Krauss on Intelligent Design, Religion (and String Theory)
Lawrence Krauss, a tireless defender of science against nonscience, pseudoscience and nonsense (and a good friend and collaborator) has a provocative essay in Tuesday’s New York Times.
As far as I can tell, the essay has considerable intellectual overlap with his most recent book, Hiding in the Mirror : The Mysterious Allure of Extra Dimensions, from Plato to String Theory and Beyond, but is focused on the difference between science and religion, even when dealing with the most abstract, currently untested aspects of our universe.

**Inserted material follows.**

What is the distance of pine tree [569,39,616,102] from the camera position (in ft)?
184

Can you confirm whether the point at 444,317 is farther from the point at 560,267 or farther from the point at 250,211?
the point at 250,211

Much of the essay is spent setting up a comparison between intelligent design (or creationism) and string theory (and, more generally, the idea of extra dimensions), which is sure to drive some of my colleagues crazy. Krauss is certainly critical of what he sees as the blind faith of many scientists pursuing string theory as the ultimate theory of physics. Nevertheless, he stops short of claiming a complete equivalence, conceding
Whatever one thinks about all of these ruminations about hidden realities, there is an important difference – at least I hope there is – between the scientists who currently speculate about extra dimensions and those whose beliefs cause them to insist that life can only be understood by going beyond the confines of the natural world.
Scientists know that without experimental vindication their proposals are likely to wither. Moreover, a single definitive “null experiment,” like the Michelson-Morley experiment in 1887 that dispensed with the long-sought-after ether, could sweep away the whole idea.
Religious belief that the universe is the handiwork of an all-powerful being is not subject to refutation.
Given Lawrence’s clear suspicions about the worth of various activities in contemporary theoretical physics, I’m very pleased to see him using his remarkably high profile to make it clear to the public that, even in its most esoteric aspects, science is fundamentally distinct from religion. He may find certain research directions to be wild goose chases, but it is the possibility of unequivocally proving that they are such that makes them science. Intelligent Design, and the religious ideas underpinning it, cannot make this claim.
Even though this essay is strongly pro-science, I suspect the comments on extra dimensions and string theory to guarantee that tomorrow it will be the topic of much conversation, some heated, in physics departments and some corners of the blogosphere.